### What the task requires
All entries below need to be written out exactly, but without their pictures.

### Entries shown
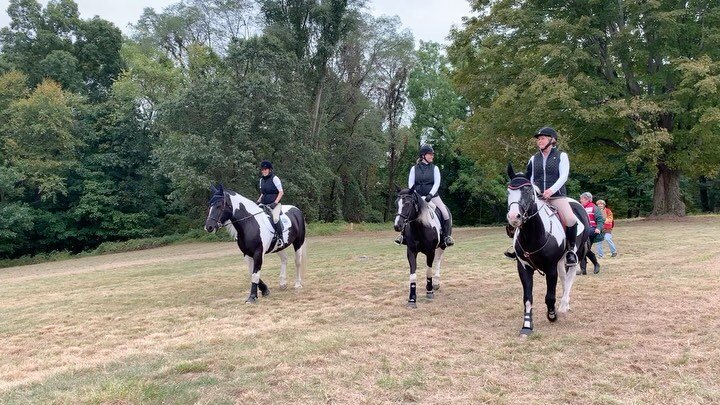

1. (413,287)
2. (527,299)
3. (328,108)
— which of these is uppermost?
(328,108)

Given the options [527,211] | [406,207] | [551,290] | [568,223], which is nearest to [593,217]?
[568,223]

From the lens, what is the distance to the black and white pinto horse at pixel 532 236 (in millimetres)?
6121

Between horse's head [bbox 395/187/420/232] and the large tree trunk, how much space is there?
2334 centimetres

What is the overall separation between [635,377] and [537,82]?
20154 mm

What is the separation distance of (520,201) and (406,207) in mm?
2409

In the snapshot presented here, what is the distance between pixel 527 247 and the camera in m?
6.54

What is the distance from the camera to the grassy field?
4625 mm

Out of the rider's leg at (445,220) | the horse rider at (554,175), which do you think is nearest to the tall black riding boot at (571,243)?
the horse rider at (554,175)

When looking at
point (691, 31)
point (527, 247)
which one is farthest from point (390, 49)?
point (527, 247)

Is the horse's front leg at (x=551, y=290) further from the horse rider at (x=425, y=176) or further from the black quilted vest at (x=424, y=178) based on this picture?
the black quilted vest at (x=424, y=178)

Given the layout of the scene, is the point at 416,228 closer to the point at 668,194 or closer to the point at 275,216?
the point at 275,216

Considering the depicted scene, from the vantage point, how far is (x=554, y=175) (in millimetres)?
6941

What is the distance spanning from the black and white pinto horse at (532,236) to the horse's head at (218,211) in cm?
563

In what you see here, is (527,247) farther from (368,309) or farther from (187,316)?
(187,316)
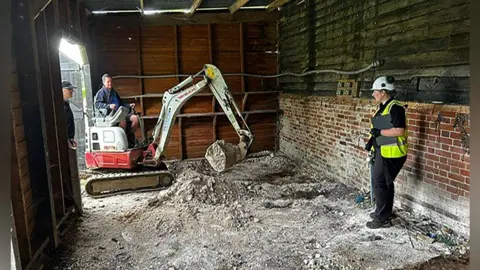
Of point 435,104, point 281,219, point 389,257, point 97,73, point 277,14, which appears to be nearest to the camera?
point 389,257

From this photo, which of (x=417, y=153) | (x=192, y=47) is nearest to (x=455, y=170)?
(x=417, y=153)

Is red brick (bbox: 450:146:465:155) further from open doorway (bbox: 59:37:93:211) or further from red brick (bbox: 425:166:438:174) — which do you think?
open doorway (bbox: 59:37:93:211)

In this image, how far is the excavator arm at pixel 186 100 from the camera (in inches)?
239

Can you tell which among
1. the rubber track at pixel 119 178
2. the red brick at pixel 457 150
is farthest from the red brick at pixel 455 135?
the rubber track at pixel 119 178

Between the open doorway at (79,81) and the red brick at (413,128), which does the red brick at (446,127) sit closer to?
the red brick at (413,128)

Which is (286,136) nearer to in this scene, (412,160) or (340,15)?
(340,15)

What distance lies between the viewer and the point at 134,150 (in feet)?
20.8

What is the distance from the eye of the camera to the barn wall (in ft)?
12.8

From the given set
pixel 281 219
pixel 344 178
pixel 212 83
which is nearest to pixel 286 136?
pixel 344 178

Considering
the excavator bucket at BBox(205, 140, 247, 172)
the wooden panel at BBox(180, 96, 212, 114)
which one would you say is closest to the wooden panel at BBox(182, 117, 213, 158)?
the wooden panel at BBox(180, 96, 212, 114)

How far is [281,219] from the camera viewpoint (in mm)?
4820

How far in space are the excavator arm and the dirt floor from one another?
790mm

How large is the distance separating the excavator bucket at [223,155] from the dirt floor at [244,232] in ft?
0.96

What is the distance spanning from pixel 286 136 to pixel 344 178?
2835 mm
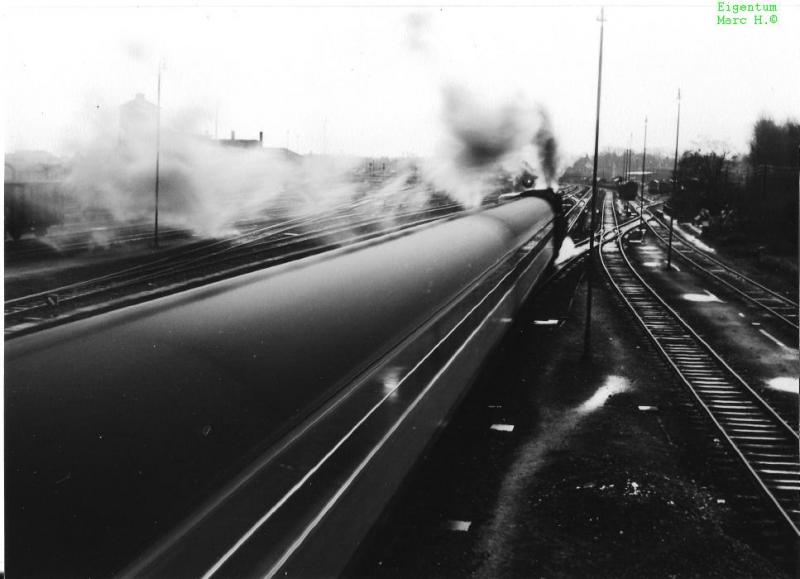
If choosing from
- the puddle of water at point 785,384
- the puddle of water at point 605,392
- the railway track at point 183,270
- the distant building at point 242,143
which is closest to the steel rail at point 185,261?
the railway track at point 183,270

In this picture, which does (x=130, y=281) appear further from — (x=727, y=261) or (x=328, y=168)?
(x=727, y=261)

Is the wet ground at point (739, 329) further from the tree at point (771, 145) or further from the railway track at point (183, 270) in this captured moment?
the railway track at point (183, 270)

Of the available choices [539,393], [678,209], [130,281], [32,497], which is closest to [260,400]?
[32,497]

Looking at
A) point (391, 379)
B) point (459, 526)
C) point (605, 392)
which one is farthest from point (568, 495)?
point (605, 392)

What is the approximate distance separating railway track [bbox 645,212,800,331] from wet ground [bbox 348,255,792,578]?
21.4ft

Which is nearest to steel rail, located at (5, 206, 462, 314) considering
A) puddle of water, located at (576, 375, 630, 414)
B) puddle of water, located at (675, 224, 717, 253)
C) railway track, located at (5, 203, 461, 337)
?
railway track, located at (5, 203, 461, 337)

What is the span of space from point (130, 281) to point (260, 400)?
202 centimetres

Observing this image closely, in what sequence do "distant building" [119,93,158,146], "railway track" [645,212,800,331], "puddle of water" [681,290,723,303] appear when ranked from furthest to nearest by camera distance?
"puddle of water" [681,290,723,303] → "railway track" [645,212,800,331] → "distant building" [119,93,158,146]

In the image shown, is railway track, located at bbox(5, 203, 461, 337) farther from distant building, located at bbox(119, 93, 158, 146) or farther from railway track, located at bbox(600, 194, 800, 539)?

### Output of the task
1. (413,287)
2. (527,299)
3. (328,108)
— which of these is uppermost?
(328,108)

Given the options [527,211] | [406,207] | [551,290] | [568,223], which is nearest to [593,217]?
[568,223]

From the lens, what is the distance to the black and white pinto horse at pixel 532 236 (in millimetres)?
6121

Between horse's head [bbox 395/187/420/232] and the large tree trunk, how much space is there?
2334 centimetres

What is the overall separation between [635,377] and [537,82]?
20154 mm

What is the separation distance of (520,201) and (406,207) in mm?
2409

In the snapshot presented here, what is the distance between pixel 527 247 and the camera in m?
6.54

What is the distance from the camera to the grassy field?
4625 mm

Out of the rider's leg at (445,220) | the horse rider at (554,175), which do you think is nearest to the tall black riding boot at (571,243)?
the horse rider at (554,175)

When looking at
point (691, 31)
point (527, 247)
which one is farthest from point (390, 49)?
point (527, 247)

Is the horse's front leg at (x=551, y=290) further from the horse rider at (x=425, y=176) or further from the black quilted vest at (x=424, y=178) based on this picture?
the black quilted vest at (x=424, y=178)

Given the layout of the scene, is the point at 416,228 closer to the point at 668,194 or closer to the point at 275,216?
the point at 275,216

Considering the depicted scene, from the vantage point, how far is (x=554, y=175) (in millimetres)?
6941

What is the distance spanning from the black and white pinto horse at (532,236) to the horse's head at (218,211) in cm?
563

In what you see here, is (527,247) farther from (368,309) or farther from (187,316)?
(187,316)
Of point 435,104, point 281,219, point 389,257, point 97,73, point 277,14, which appears to be nearest to the camera?
point 389,257

From this photo, which of (x=417, y=153) | (x=192, y=47) is nearest to (x=455, y=170)?
(x=417, y=153)

Is red brick (bbox: 450:146:465:155) further from open doorway (bbox: 59:37:93:211) or further from red brick (bbox: 425:166:438:174) — which do you think?
open doorway (bbox: 59:37:93:211)

In this image, how far is the excavator arm at pixel 186 100 from the camera (in inches)?
239

Can you tell which among
1. the rubber track at pixel 119 178
2. the red brick at pixel 457 150
is farthest from the red brick at pixel 455 135?
the rubber track at pixel 119 178

Between the open doorway at (79,81) and the red brick at (413,128), which does the red brick at (446,127) sit closer to?
the red brick at (413,128)

Which is (286,136) nearer to in this scene, (412,160) or (340,15)?
(340,15)

What distance lies between the viewer and the point at 134,150 (in feet)?
20.8

What is the distance from the eye of the camera to the barn wall (in ft)?
12.8

From the given set
pixel 281 219
pixel 344 178
pixel 212 83
which is nearest to pixel 286 136?
pixel 344 178

Considering
the excavator bucket at BBox(205, 140, 247, 172)
the wooden panel at BBox(180, 96, 212, 114)
which one would you say is closest to the wooden panel at BBox(182, 117, 213, 158)?
the wooden panel at BBox(180, 96, 212, 114)

How far is [281,219] from the camera viewpoint (in mm)?
4820

How far in space are the excavator arm and the dirt floor from one another?
790mm

How large is the distance separating the excavator bucket at [223,155] from the dirt floor at [244,232] in ft?
0.96

What is the distance spanning from pixel 286 136 to pixel 344 178?
2835 mm
If choosing from
- the puddle of water at point 785,384
- the puddle of water at point 605,392
- the railway track at point 183,270
- the distant building at point 242,143
which is closest to the steel rail at point 185,261?
the railway track at point 183,270

In this picture, which does (x=130, y=281) appear further from — (x=727, y=261) or (x=328, y=168)?
(x=727, y=261)

Is the wet ground at point (739, 329) further from the tree at point (771, 145) or further from the railway track at point (183, 270) in this captured moment?
the railway track at point (183, 270)

Of the available choices [539,393], [678,209], [130,281], [32,497], which is closest to [260,400]?
[32,497]

Looking at
A) point (391, 379)
B) point (459, 526)
C) point (605, 392)
which one is farthest from point (568, 495)?
point (605, 392)

What is the approximate distance separating railway track [bbox 645,212,800,331] from wet ground [bbox 348,255,792,578]?
21.4ft

Which is nearest to steel rail, located at (5, 206, 462, 314) considering
A) puddle of water, located at (576, 375, 630, 414)
B) puddle of water, located at (675, 224, 717, 253)
C) railway track, located at (5, 203, 461, 337)
?
railway track, located at (5, 203, 461, 337)

What is the span of space from point (130, 281) to point (260, 400)?
202 centimetres

Observing this image closely, in what sequence do "distant building" [119,93,158,146], "railway track" [645,212,800,331], "puddle of water" [681,290,723,303] appear when ranked from furthest to nearest by camera distance?
"puddle of water" [681,290,723,303] → "railway track" [645,212,800,331] → "distant building" [119,93,158,146]

In the image shown, is railway track, located at bbox(5, 203, 461, 337) farther from distant building, located at bbox(119, 93, 158, 146) or farther from railway track, located at bbox(600, 194, 800, 539)?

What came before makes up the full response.